Gaia, Inc. Earnings Call Transcript – Monday May 3, 2021 2:30 P.M. Mountain Time
Participants from Management:
Jirka Rysavy, Chairman and CEO
Paul Tarell, CFO, Secretary, Office of President
Darren Aftahi, ROTH Capital Partners, LLC, Research Division
Eric Christian Wold, B. Riley Securities, Inc., Research Division
Mark Nicholas Argento, Lake Street Capital Markets, LLC, Research Division
Good afternoon, everyone, and thank you for participating in today's conference call to discuss Gaia, Inc.'s financial results for the first quarter ended March 31, 2021. Joining us today are Gaia's CEO, Jirka Rysavy; and CFO, Paul Tarell. [Operator Instructions]
Before we get started, however, I would like to take a minute to read the safe harbor language. The following constitutes the safe harbor statement under the Private Securities Litigation Reform Act of 1995. The matters discussed today include forward-looking statements that involve numerous assumptions, risks and uncertainties. These include, but are not limited to, general business conditions, historical losses, competition, changing consumer preferences, subscriber cost and retention rates, acquisitions, and other risks and uncertainties detailed from time to time in our filings with the Securities and Exchange Commission including our reports on Form 10-K and Form 10-Q. Gaia assumes no obligation to publicly update or revise any forward-looking statements.
With that, I would now like to turn the call over to Gaia's CEO, Jirka Rysavy. Please go ahead, sir.
Founder, Chairman & CEO
Thank you, and good afternoon, everyone. So 2021 is off to a great start. We continue to execute against our plan of consistently growing revenue, while generating positive net income and the cash flow. Revenues for the quarter increased 30% to $18.9 million as we crossed the 750,000-member milestone.
Gross margin increased to 87.1%. And even with the 30% growth of revenue, our operating expenses stayed flat in dollars, which obviously improved significantly as a percentage of revenue to 85% from 109% a year ago. This big improvement was driven by a 39% increase in the gross profit per employee to $531,000 from $382,000 a year ago.
EBITDA grew to $3.5 million or 19% of revenue from a loss during the year ago quarter. We generated net income of $358,000 or $0.02 per share, and cash flow from operations of $5.2 million. And Paul will talk more about these numbers.
CFO, Secretary & Office of President
Thanks, Jirka. Revenues for the first quarter increased 30% to $18.9 million, with gross margins also improving to 87.1%. This marks our fourth consecutive quarter of revenue growth over 20%, while generating positive EBITDA. We ended the quarter with 750,100 members, which keeps us on pace for our target revenue growth of 20+% percent for the year while maintaining profitability and positive cash flows.
Beginning in October 2019, we experienced a shift in the initial plan selection for new members from 10% to 30% selecting the annual plan. Members on annual billing represent a core up-sell opportunity for our $299 premium live access annual plan, which we will now begin promoting more aggressively.
Total member acquisition costs during the quarter were $7.6 million or 40% of revenues, which was improved from 52% of revenues in the year ago quarter. We did see some relief during the quarter on the pricing in the digital advertising market, which allowed us to bring our per customer acquisition costs in line with the prior year quarter at $68.

* Directives:
- 1) According to the earnings call transcript, what gross margin did Gaia report for the first quarter?
- 2) Pull out every line of the entries that contains the word "foot".
The entries that follow have nothing to do with the earnings call transcript.

* Records for processing:
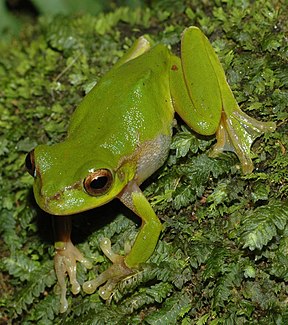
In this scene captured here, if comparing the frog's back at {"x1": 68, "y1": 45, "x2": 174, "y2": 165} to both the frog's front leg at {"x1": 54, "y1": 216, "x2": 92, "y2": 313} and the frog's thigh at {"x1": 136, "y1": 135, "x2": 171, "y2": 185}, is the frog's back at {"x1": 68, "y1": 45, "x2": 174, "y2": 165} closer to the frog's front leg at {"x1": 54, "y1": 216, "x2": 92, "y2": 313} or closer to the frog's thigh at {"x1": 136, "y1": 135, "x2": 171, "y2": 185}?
→ the frog's thigh at {"x1": 136, "y1": 135, "x2": 171, "y2": 185}

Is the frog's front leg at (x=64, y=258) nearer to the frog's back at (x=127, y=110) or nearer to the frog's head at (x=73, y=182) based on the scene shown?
the frog's head at (x=73, y=182)

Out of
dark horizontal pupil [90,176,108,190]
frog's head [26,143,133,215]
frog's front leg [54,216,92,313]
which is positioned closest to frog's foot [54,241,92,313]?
frog's front leg [54,216,92,313]

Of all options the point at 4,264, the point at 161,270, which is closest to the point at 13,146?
the point at 4,264

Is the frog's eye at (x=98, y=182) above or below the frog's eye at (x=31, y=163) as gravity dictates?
Answer: below

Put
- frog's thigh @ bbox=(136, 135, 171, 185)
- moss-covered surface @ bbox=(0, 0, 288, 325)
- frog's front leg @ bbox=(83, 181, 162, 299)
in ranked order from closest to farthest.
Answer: moss-covered surface @ bbox=(0, 0, 288, 325) → frog's front leg @ bbox=(83, 181, 162, 299) → frog's thigh @ bbox=(136, 135, 171, 185)

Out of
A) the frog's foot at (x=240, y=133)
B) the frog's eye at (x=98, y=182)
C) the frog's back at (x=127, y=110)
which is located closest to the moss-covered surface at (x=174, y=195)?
the frog's foot at (x=240, y=133)
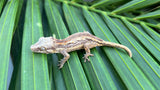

* Set of answers:
- 1) 87.1%

- 2)
which is positioned closest to frog's foot [54,241,92,313]?
A) the frog's foot at (x=240, y=133)
the frog's foot at (x=240, y=133)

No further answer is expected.